The activity of seeking the Lord means that we are considering the promises He gives His children in His Word. Learn from the Scriptures the promises that God has made to His children and then pray them. In his prayer, Jehoshaphat recalled how God had driven out the inhabitants of the land of Canaan and given it to Israel. How, therefore, could God let them be driven out of the land now (7, 8)? He also recalled the promise made at the dedication of the temple (I Kings 8:37) that “when evil cometh upon us” and “we stand before this house, and in thy presence … and cry unto thee in our affliction, then thou wilt hear and help” (9). Jehoshaphat also prayed about the history of Israel in not destroying Moab, Ammon, and Edom when they were entering Canaan (10, 11).

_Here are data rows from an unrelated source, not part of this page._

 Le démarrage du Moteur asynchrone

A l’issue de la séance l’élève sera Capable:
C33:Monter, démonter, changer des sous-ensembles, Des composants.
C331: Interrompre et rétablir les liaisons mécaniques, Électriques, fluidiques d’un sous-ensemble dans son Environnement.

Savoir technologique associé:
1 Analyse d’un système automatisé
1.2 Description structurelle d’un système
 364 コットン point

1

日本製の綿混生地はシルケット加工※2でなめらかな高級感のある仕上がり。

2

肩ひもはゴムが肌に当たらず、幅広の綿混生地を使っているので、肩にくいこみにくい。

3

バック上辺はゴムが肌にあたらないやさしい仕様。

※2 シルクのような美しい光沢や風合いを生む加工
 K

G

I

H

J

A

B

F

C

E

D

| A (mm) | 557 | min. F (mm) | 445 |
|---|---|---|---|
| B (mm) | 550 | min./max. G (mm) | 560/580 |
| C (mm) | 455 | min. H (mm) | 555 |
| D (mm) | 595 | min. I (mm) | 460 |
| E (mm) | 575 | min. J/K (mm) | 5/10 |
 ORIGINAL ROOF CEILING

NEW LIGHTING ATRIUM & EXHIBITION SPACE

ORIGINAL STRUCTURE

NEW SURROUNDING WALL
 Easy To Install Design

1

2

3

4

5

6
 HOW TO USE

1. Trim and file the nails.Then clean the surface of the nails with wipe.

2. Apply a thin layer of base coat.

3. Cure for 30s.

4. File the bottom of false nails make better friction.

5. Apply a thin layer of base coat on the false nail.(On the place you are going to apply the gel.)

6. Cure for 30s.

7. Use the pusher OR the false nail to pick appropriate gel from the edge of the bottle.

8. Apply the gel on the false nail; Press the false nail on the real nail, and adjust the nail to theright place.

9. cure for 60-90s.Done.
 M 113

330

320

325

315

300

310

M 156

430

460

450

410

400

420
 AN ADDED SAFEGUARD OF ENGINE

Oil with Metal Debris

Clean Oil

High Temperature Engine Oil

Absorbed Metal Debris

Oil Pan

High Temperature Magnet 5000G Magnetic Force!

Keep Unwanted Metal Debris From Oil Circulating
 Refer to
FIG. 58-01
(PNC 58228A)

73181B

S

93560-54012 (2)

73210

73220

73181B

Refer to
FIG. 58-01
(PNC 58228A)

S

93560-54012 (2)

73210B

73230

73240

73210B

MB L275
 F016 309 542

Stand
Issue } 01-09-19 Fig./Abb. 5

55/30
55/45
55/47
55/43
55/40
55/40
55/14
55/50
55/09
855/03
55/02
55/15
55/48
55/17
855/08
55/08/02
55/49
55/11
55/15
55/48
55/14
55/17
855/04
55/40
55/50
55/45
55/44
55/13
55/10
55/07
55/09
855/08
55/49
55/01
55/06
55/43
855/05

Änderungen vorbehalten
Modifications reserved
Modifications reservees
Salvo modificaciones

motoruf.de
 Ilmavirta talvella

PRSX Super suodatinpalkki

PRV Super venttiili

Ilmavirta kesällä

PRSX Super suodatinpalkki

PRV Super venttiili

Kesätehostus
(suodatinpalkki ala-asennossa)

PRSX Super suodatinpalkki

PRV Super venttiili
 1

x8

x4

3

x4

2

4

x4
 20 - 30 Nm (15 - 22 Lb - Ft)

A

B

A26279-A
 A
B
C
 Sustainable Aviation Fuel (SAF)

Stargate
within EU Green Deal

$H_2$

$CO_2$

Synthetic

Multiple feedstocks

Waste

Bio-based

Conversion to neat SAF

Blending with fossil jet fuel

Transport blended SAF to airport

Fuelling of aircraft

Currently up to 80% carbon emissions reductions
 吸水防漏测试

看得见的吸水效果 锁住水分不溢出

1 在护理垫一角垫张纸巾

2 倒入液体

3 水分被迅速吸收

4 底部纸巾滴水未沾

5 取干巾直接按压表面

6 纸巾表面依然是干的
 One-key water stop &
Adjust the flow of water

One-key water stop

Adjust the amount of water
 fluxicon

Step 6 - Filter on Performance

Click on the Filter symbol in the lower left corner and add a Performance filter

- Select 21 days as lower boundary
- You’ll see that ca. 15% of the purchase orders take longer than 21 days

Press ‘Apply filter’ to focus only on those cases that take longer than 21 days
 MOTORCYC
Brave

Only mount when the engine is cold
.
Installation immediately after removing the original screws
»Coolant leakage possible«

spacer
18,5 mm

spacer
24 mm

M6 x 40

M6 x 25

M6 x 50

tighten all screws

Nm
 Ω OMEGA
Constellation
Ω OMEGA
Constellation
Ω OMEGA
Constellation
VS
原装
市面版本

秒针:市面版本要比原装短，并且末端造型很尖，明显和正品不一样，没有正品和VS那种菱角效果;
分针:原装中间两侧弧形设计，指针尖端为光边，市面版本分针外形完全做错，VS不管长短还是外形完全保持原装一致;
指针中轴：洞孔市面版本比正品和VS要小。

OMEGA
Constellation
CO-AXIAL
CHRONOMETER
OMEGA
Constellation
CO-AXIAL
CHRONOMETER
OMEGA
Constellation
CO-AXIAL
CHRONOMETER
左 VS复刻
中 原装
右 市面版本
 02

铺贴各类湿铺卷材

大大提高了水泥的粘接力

To seek Jehovah is to pray His own Word.
When we seek Jehovah, then “our eyes are upon thee” (12). This is the best way to respond to the trials He sends. When we feel surrounded by the enemy, then we must look up to our covenant God in prayer, for prayer puts us into covenant fellowship with the living God. When we seek Jehovah, then we see the unchanging, ever faithful God, who never ceases to give mercy.
The people of Jerusalem and Judah who could respond did so immediately. They “gathered themselves together, to ask help of Jehovah.” They “came to seek Jehovah” too. During Jehoshaphat’s reign, he and the people had been sincerely seeking God, striving to do what was right. Now, under trial, they knew that they ought not do anything less. They were called to do the same thing they had been doing—but with greater fervency. Not despair. Not think that it would do no good. Rather, the same grace that drew them to seek the Lord before the trial is what they now seek of the Lord so that they might respond properly.
They gathered together in the court of the temple, looking to Jehovah. What a striking sight: a pleading king, a quiet, humbled crowd of people! And not just men, but “their little ones, their wives, and their children” (13)! Most touching was the presence of their dependents and their little children, making their silent appeal to their heavenly Father. They stood in humble and submissive expectancy.
This is the result God was seeking in this trial. While we want deliverance from a problem, God wants His children to seek Him, to put their eyes on Him, to look up! While we are pleased with answers to our prayers, God is pleased with our praying.
Jehoshaphat set the tone by setting himself to seek Jehovah. He made a resolution to respond to God’s rod by seeking God. And when we set our eyes on Jehovah, then we have every reason to sing His praises: “Praise Jehovah, for his mercy endureth for ever” (21). Pray! And then sing!